Esqueci aquela pessoa que permaneceu no fundo, mas ela nunca se esqueceu de mim. Meu intestino me disse que eu morreria, de verdade, desta vez, e eu tinha que fazer algo sobre isso. Mesmo que eu tenha ficado longe dos meus filhos porque estava com vergonha, não queria machucá-los ainda mais por uma overdose de propósito. Não foi assim que a minha história terminou.

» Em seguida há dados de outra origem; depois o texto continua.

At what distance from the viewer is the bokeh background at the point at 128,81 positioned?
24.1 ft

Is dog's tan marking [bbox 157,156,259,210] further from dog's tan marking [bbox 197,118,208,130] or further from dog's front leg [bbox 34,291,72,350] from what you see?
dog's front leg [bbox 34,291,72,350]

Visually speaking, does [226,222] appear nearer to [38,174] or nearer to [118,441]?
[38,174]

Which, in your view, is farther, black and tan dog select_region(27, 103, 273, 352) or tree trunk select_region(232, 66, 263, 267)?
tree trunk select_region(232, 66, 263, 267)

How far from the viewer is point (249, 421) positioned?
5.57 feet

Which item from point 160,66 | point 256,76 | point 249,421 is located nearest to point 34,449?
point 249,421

Você pode encontrar algum conforto aqui

Entrei em contato com AA e NA, indo a reuniões e fazendo alguns amigos. Eles foram unânimes em que eu deveria deixar Micah o mais rápido possível. Eles me falaram sobre desintoxicação, que soou pior do que a retirada que experimentei antes, e nomearam algumas casas intermediárias que poderiam me levar. Antes que eu pudesse me impedir, concordei com tudo.

Por causa do amor dessas pessoas, estou aqui hoje para contar minha história. Eu era um cervo vacilante que eles ajudaram a ficar de pé novamente. Eles entenderam a dor que eu sentia, tanto física quanto emocional, porque passaram por isso antes de mim. Eles estavam mais do que felizes em me mostrar o caminho.

A casa na metade da qual me mudei era mais uma casa do que meu apartamento com Micah. Havia mulheres de apoio em todos os lugares que eu virei, especialmente as damas encarregadas da casa. Por causa deles, aprendi novamente a pagar aluguel a tempo, arrumar minha cama todas as manhãs e como ser um bom amigo das pessoas.

A desintoxicação dentro de uma clinica para dependentes químicos foi uma das coisas mais difíceis pelas quais já passei, mas, quando terminou, senti um tremendo alívio ao ter esse veneno fora do meu sistema. Eu sabia que mesmo um pouquinho de ópio descarrilaria a nova vida que eu estava criando. Não foi fácil, mas desisti dessas pílulas para sempre e gostei mais de mim a cada dia.

Micah foi morto quando um trem o atingiu há alguns anos atrás. Ele estava embriagado e brincando nos trilhos da ferrovia, e morreu instantaneamente quando o lado do trem bateu contra sua cabeça. Ele me perseguiu até o dia em que morreu, mas, em vez de ficar com raiva, senti pena do homem cuja vida foi tomada por álcool e drogas. Eu sabia como era, e rezei para que ele encontrasse conforto onde quer que estivesse.

Não me chamo mais de viciado, mas sou muito cauteloso, sabendo com que facilidade isso poderia acontecer novamente nas circunstâncias erradas. Tenho orgulho de ter sido corajosa e de ter abandonado meu hábito, mas sempre respeitarei o poder que essas pequenas pílulas azuis tinham sobre mim. Também oro por aqueles que ainda estão doentes e sofrendo para que eles possam encontrar uma saída como eu.